▸ **SELECTED PASSAGE**
# Continuum mechanics, physical interpretation of terms in balance eq.

1. Aug 24, 2014

### Telemachus

Hi there. I'm reading Gurtin's 'the mechanics and thermodynamics of continua', and working some exercises of his book. In the section 21: 'The first law: balance of energy', after the derivation of the balance equation, he uses an identity to rewrite the balance of energy.

The balance of energy can be written:

$\rho \dot \varepsilon=T:D -div(\vec q)+q$

The dot over the epsilon represents the material time derivative, epsilon is the internal energy, rho the mass density, T is the Cauchy stress tensor, D the stretching tensor, and $\vec q$ is the heat flux vector, while the scalar $q$ represents the heat transferred to the region by agencies external to the deforming body (e.g. radiation).

Then, due to a relation previously derived in the book, the given material time derivative is related to the spatial time derivative through:

$\rho \dot \varepsilon=(\rho \varepsilon)'+div (\rho \varepsilon \vec v)$

Then, the balance of energy in the local form can be written:

$(\rho \varepsilon)'=T:D-div(\vec q+\rho \varepsilon \vec v)+q$

The book then asks to provide a physical interpretation for the quantity: $\vec q+\rho \varepsilon \vec v$.

What I did was to rewrite the localized form in the global form for the divergence:

$\displaystyle -\int_{\cal P(t)} div(\vec q+\rho \varepsilon \vec v) dv=-\int_{\partial \cal P(t)}\vec q \cdot \hat n da-\int_{\partial \cal P(t)} \rho \varepsilon \vec v \cdot \hat n da$

(The differential is over volume, but the field $\vec v$ represents the velocity field)

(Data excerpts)
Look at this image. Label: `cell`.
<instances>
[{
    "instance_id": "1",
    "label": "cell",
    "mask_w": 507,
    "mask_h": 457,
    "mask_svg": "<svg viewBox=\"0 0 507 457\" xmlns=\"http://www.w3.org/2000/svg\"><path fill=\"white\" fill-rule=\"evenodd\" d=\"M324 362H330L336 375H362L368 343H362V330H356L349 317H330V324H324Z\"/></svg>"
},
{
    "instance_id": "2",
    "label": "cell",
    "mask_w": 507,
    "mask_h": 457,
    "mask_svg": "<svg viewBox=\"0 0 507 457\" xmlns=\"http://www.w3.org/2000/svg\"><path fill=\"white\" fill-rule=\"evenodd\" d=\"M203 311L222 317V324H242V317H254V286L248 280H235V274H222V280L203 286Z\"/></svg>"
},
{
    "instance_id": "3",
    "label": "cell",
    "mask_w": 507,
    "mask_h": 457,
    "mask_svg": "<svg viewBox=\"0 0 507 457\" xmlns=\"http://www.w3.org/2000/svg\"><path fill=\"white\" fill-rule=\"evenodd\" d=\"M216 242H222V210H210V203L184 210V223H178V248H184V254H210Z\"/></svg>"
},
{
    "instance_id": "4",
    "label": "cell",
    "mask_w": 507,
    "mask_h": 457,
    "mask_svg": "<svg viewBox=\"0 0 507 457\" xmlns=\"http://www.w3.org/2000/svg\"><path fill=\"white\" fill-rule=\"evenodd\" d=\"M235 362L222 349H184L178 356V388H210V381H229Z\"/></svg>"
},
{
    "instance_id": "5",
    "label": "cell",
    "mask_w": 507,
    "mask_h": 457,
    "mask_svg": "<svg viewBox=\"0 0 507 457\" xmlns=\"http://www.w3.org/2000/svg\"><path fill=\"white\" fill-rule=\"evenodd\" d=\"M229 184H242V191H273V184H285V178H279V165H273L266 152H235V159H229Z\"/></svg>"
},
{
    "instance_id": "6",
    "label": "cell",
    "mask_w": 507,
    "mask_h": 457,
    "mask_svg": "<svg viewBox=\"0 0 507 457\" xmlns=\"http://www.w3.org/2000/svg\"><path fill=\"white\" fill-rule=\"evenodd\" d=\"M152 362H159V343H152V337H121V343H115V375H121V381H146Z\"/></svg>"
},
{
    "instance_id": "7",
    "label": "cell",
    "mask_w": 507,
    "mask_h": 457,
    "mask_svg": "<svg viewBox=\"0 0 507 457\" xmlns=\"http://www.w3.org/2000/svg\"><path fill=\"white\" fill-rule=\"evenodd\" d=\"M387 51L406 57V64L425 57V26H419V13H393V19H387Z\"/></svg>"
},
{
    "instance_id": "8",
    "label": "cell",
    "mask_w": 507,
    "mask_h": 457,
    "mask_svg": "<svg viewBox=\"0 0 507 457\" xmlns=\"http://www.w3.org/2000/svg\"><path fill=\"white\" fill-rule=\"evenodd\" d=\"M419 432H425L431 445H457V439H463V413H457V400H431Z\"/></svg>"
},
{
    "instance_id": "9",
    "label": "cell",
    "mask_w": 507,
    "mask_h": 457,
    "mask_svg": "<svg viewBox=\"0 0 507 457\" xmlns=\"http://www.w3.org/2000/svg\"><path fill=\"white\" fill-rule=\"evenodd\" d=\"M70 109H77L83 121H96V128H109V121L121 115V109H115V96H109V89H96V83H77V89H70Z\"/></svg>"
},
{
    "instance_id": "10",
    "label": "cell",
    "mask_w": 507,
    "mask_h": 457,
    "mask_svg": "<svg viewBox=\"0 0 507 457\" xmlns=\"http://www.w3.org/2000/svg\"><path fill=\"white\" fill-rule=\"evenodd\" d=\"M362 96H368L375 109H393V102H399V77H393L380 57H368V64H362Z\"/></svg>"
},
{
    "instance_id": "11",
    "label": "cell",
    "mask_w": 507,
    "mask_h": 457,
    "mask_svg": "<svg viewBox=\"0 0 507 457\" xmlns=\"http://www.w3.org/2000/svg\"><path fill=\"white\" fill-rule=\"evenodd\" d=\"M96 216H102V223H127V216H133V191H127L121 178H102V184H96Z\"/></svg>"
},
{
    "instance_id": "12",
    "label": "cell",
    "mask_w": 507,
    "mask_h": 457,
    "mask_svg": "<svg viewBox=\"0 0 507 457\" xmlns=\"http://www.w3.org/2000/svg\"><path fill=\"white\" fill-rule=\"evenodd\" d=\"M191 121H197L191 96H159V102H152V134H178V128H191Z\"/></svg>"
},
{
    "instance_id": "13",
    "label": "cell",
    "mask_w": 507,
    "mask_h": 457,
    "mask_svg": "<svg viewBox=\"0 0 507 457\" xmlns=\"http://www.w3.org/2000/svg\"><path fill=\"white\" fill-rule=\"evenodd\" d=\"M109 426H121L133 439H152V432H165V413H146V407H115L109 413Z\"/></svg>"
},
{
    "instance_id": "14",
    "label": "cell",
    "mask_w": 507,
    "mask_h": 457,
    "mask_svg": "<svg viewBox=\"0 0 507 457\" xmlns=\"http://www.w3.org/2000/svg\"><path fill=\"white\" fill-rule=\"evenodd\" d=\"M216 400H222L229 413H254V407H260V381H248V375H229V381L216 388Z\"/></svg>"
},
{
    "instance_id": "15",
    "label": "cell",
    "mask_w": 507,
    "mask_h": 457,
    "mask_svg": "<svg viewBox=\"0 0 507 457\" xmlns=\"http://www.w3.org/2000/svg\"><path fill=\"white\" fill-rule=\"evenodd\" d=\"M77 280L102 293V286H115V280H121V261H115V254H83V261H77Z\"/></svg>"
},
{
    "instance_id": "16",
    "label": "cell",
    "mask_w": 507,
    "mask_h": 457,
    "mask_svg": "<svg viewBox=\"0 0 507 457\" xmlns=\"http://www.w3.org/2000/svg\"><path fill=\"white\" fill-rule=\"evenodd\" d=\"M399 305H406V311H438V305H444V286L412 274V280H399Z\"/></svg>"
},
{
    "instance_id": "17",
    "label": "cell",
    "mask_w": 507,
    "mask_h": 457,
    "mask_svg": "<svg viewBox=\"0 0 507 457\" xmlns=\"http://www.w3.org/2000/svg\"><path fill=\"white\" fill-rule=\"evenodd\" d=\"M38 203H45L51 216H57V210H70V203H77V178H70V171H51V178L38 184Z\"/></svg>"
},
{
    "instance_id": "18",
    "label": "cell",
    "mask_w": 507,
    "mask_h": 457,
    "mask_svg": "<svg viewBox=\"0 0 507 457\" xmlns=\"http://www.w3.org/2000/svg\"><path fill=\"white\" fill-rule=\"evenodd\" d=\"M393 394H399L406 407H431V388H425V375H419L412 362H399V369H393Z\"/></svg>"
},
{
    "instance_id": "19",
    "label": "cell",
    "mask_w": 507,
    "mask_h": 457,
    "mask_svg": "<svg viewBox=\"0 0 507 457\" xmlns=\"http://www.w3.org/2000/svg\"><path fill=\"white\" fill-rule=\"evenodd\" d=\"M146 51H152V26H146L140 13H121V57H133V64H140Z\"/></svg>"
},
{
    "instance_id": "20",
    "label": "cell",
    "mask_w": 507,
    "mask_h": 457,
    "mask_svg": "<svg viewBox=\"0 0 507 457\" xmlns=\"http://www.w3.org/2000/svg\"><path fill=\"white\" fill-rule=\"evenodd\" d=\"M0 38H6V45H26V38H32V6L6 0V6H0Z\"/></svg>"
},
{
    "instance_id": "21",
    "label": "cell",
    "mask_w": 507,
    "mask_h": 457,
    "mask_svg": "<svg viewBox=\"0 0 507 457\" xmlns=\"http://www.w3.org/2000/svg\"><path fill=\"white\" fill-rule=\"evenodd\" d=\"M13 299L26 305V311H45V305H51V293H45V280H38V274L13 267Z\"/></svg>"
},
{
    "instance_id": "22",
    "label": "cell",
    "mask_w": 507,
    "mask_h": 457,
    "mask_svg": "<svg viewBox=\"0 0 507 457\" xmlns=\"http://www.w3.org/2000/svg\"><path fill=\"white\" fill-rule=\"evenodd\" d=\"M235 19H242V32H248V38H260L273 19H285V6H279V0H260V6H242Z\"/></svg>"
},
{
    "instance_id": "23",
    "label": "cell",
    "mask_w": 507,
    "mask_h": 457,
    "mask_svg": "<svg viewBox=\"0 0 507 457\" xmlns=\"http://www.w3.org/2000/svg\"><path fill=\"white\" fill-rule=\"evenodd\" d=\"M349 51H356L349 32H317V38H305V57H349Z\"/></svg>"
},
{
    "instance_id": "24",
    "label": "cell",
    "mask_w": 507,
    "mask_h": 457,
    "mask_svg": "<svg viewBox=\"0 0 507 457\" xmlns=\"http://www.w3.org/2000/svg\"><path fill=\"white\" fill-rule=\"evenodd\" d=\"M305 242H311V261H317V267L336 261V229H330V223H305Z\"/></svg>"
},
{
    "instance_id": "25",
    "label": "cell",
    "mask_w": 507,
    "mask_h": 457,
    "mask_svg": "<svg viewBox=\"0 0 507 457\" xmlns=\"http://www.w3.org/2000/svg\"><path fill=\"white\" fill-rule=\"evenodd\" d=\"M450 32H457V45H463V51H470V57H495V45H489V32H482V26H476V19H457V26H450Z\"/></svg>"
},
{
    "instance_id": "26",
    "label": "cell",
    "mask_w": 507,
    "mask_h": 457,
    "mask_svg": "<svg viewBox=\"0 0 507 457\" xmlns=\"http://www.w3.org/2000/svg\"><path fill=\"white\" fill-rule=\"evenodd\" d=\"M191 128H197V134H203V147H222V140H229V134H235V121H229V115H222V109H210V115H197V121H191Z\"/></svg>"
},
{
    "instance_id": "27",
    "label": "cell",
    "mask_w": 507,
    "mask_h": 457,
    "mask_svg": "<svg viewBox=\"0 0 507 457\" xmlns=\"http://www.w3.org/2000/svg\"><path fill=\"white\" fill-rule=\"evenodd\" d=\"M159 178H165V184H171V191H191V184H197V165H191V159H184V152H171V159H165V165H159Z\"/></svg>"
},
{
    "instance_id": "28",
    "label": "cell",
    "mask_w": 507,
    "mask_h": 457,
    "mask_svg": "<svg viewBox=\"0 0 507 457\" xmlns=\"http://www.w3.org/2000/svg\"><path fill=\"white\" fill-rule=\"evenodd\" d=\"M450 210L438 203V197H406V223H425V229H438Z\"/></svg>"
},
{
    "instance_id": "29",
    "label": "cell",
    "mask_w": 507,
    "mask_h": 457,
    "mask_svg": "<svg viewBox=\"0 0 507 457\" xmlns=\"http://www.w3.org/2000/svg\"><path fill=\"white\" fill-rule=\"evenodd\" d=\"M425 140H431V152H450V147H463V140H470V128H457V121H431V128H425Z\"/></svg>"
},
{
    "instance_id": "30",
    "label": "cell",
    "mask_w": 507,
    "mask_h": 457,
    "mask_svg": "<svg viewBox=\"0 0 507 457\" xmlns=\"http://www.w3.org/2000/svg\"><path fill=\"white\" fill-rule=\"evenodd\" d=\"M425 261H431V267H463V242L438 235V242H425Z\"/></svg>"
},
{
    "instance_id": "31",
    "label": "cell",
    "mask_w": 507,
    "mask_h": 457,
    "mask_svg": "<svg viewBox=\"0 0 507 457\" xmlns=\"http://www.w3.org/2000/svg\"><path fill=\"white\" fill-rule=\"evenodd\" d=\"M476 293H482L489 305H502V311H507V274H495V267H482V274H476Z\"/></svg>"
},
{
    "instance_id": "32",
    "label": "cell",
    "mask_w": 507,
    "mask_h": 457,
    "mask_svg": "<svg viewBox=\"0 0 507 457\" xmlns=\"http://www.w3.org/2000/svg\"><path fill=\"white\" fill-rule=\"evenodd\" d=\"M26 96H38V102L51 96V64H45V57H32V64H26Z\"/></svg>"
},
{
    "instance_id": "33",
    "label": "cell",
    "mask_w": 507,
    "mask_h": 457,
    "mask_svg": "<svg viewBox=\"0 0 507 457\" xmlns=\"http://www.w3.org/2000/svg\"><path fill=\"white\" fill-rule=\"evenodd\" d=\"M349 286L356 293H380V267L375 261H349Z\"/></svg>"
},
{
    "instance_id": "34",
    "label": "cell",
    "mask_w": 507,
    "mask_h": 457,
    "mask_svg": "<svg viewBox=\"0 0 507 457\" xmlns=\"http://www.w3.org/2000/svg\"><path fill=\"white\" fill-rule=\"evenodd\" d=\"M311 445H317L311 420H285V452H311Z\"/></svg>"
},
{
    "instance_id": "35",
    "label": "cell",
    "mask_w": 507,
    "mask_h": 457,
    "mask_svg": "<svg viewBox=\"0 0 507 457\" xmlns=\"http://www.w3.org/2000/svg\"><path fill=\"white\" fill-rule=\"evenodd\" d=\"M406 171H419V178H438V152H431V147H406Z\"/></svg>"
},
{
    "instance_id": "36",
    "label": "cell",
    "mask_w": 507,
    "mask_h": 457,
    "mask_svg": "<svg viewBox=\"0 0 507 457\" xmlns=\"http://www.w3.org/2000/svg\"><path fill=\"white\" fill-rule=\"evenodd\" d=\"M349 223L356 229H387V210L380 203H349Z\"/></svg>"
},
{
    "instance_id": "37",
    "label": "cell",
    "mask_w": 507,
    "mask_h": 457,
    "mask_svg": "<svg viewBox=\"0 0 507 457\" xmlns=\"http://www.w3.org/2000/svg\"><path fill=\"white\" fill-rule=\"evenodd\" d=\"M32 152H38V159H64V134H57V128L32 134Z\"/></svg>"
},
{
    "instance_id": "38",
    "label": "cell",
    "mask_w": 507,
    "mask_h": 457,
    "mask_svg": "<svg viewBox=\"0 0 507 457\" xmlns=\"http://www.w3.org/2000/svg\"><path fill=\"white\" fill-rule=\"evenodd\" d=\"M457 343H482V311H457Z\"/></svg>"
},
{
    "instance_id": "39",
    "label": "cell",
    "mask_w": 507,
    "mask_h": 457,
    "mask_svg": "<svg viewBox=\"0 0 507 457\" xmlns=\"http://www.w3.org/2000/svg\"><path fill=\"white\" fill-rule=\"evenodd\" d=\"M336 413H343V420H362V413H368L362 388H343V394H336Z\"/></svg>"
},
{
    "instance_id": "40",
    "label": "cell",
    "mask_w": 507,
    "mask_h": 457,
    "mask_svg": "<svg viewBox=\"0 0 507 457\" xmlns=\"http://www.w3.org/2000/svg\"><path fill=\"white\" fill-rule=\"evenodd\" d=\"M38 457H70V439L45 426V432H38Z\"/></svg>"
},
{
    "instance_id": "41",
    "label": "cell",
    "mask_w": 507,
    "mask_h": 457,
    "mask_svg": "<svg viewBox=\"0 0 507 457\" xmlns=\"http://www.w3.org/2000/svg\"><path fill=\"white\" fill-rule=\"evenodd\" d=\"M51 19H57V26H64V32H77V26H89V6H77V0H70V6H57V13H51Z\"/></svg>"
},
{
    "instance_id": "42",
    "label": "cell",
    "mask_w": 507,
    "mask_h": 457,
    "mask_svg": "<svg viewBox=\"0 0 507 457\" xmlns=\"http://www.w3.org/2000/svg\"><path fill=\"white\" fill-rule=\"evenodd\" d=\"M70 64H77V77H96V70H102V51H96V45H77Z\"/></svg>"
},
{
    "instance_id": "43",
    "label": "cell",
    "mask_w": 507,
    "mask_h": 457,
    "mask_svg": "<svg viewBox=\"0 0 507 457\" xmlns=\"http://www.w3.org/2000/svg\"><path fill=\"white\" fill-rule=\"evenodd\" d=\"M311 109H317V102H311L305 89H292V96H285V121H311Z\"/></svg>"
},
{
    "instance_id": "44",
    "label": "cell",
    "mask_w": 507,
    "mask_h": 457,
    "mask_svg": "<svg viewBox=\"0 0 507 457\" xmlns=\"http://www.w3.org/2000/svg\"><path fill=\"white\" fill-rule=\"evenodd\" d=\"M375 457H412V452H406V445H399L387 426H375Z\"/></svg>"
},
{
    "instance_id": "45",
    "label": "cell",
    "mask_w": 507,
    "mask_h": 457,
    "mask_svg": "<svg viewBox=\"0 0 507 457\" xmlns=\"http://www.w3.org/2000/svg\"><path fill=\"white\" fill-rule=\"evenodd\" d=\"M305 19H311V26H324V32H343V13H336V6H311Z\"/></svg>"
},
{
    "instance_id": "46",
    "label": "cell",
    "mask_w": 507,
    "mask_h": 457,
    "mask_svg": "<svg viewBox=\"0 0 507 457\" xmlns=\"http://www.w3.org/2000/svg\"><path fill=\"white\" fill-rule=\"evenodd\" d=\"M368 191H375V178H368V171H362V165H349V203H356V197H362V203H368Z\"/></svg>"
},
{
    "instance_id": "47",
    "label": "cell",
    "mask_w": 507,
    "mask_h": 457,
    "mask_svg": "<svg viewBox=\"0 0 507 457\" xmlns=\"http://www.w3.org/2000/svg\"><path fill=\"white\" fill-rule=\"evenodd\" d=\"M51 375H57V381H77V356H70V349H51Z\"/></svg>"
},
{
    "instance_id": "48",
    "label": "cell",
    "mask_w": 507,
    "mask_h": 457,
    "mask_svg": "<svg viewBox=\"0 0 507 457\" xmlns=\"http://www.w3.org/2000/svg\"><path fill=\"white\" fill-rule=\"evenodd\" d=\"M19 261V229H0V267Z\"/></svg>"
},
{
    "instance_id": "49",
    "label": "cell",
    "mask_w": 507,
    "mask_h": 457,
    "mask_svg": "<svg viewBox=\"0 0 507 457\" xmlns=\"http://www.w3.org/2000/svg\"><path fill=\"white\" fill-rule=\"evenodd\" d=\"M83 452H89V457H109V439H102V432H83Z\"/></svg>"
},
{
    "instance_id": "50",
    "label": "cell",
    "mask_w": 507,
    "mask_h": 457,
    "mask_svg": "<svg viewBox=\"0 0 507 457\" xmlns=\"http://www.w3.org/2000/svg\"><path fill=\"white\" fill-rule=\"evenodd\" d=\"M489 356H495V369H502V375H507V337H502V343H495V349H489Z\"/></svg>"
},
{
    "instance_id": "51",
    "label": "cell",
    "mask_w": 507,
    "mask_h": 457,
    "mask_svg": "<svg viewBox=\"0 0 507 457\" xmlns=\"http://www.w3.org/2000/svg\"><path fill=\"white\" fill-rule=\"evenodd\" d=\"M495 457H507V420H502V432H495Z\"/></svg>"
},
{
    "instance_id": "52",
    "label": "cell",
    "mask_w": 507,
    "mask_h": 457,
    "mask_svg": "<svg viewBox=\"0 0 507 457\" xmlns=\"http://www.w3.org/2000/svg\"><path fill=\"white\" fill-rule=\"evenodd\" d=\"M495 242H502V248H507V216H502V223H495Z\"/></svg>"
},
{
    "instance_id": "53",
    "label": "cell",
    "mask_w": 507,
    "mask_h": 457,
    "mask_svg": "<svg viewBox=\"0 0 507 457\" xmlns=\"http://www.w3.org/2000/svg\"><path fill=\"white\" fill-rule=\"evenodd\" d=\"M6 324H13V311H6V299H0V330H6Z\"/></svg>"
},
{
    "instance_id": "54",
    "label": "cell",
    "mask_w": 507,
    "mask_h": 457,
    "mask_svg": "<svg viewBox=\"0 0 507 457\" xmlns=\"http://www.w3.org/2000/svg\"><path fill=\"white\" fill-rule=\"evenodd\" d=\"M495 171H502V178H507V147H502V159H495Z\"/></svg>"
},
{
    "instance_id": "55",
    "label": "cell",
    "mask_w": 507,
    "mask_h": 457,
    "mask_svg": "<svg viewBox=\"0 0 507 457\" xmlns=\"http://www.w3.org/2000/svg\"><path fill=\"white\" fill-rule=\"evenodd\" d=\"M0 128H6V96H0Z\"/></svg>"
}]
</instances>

▸ **TASK REQUIREMENTS**
Rewrite the energy balance post from "Then, the balance" up to and including "q+\rho \varepsilon \vec v$.", putting "differential form" in place of "local form". Work from the energy balance post alone.

▸ **SOLVED EXERCISE**
Then, the balance of energy in the differential form can be written:

$(\rho \varepsilon)'=T:D-div(\vec q+\rho \varepsilon \vec v)+q$

The book then asks to provide a physical interpretation for the quantity: $\vec q+\rho \varepsilon \vec v$.